More recently, halal food has become more accessible in a variety of places due to the growing Muslim population around the world. Halal remains an important aspect of Islamic teachings, and plays an important role in the Muslim community, as this follows their religious beliefs and practises. More importantly, halal certification ensures that more people have access to the necessary products, and avoid haram foods.
Food that can be considered as halal include, but is not limited to:
- Beef, lamb and poultry are considered halal meat
- Fish with scales
- Vegetables, fruits and grains
- Milk, or dairy products such as cream
- Fresh produce ingredients, without alcohol or ethanol components
- Cheese is permitted, however, it should contain halal animal rennet or a safe substitute that still follows the guidance of Islamic teachings.
While these ingredients are an essential part of a halal-based diet, the preparation, including the slaughtering of animals, how dishes are prepared and the utensils used are often also taken into consideration.
Although halal is closely considered with Islamic religion and teachings, it’s important to note that halal food is not strictly available only to Muslims, and many non-Muslim consumers often choose to eat and consume halal food due to its nutritional value, and minimal harmful ingredients.
How is halal food certified?
To ensure the integrity of Muslim traditions and beliefs, the halal food market is often highly regulated by a statutory authority. These may be different, depending on in which country you are, but in places such as the United Kingdom, the Halal Monitoring Committee (HMC) oversees the regulation, halal certification and licensing of halal products.
The Halal Monitoring Commitee
The work conducted by the HMC forms a valuable part of the British Muslim community, as they ensure that all halal meat, products and ingredients available on the public market are genuinely halal. Additionally, the Halal Food Standards Alliance further helps to ensure the consideration of halal foods, halal meat, and other halal principles for the preservation and protection of religious practices for many Muslims across the country.
Currently, there are dozens, if not hundreds of restaurants, grocery stores, butchers, caterers, schools and suppliers that are certified as Halal within the UK.
According to information provided by the HMC, there are currently 284 halal butchers, 100 halal meat suppliers, 418 restaurants and takeaway joints, and 68 schools Halal certified and regulated by the HMC.
These resources ensure that all members of the Muslim community, including non-Muslim consumers have access to trusted information on halal certification and that more places can receice a halal certificate. Without the necessary authorities and regulations in place, it would become increasingly challenging to differentiate between what is permitted or not permitted under Islamic Law.
How big is the halal food market in the UK?
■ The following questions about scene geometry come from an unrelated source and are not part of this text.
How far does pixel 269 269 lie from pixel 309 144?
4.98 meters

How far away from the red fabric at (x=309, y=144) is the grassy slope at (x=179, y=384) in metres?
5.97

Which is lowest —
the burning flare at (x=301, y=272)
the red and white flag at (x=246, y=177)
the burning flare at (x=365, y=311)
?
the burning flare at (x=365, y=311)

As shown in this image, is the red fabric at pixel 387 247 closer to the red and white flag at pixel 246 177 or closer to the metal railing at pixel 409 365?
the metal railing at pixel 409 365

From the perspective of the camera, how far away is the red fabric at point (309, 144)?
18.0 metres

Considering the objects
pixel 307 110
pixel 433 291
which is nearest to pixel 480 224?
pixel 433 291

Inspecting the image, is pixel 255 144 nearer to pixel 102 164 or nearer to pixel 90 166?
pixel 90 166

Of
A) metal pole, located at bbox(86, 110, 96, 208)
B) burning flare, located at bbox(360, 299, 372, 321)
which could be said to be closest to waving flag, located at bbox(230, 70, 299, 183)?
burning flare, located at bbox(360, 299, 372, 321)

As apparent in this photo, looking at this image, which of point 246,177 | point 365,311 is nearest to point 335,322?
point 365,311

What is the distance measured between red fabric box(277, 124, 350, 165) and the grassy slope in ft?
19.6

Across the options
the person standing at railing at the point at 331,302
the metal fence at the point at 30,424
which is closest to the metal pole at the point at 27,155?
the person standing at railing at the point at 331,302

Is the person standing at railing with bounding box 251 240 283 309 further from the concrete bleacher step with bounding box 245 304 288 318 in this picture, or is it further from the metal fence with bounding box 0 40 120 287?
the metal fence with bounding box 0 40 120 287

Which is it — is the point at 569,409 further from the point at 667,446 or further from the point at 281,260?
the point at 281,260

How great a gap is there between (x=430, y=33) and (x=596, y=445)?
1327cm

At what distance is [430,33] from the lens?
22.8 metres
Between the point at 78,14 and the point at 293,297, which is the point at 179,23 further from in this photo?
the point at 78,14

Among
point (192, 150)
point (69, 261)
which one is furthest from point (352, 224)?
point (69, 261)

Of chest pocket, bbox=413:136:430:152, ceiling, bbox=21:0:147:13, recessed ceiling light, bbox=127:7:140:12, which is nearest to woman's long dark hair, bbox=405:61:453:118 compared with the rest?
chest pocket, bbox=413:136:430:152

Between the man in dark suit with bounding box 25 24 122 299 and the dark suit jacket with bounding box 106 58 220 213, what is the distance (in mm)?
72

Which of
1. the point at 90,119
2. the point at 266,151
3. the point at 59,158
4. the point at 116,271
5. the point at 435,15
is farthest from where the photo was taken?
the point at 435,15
Over the recent years, the Muslim population in the United Kingdom has experienced significant growth. The most recent census of 2021 revealed that the proportion of people who identify as Muslim has grown by 1.2 million in the last decade.
Currently, there are more than 3.9 million Muslims now living in the United Kingdom, and they make up roughly 6.5 per cent of the general population in England and Wales, a steady increase from the 4.9% recorded in 2011.
Non-Muslin Halal Consumers Increasing
However, seeing that more non-Muslim consumers are choosing to purchase and consume halal-based food, due to its nutritional value, the domestic halal food market has witnessed similar growth in recent years.
Data released by the HMC revealed that the Muslim community consumes roughly 20 per cent of local fresh meat produce as of 2020. Additionally, the HMC estimates that roughly 41.6 million chickens are imported each month, 20 per cent or 8.3 million thereof is considered halal.
On average, it’s been found that halal diets consume roughly eight times more meat, poultry and produce compared to non-halal diets, making the halal market one of the biggest consumers of fresh produce and meat in the UK as of 2020.
Halal food will continue to experience increasing demand in different parts of the world, as both Muslim and non-Muslim consumers seek safer, hygienic and more halal-focused products. This is an encouraging outlook towards the future for the Muslim community, but more importantly, provides a positive environment under which the halal food market can continue to flourish in the years to come.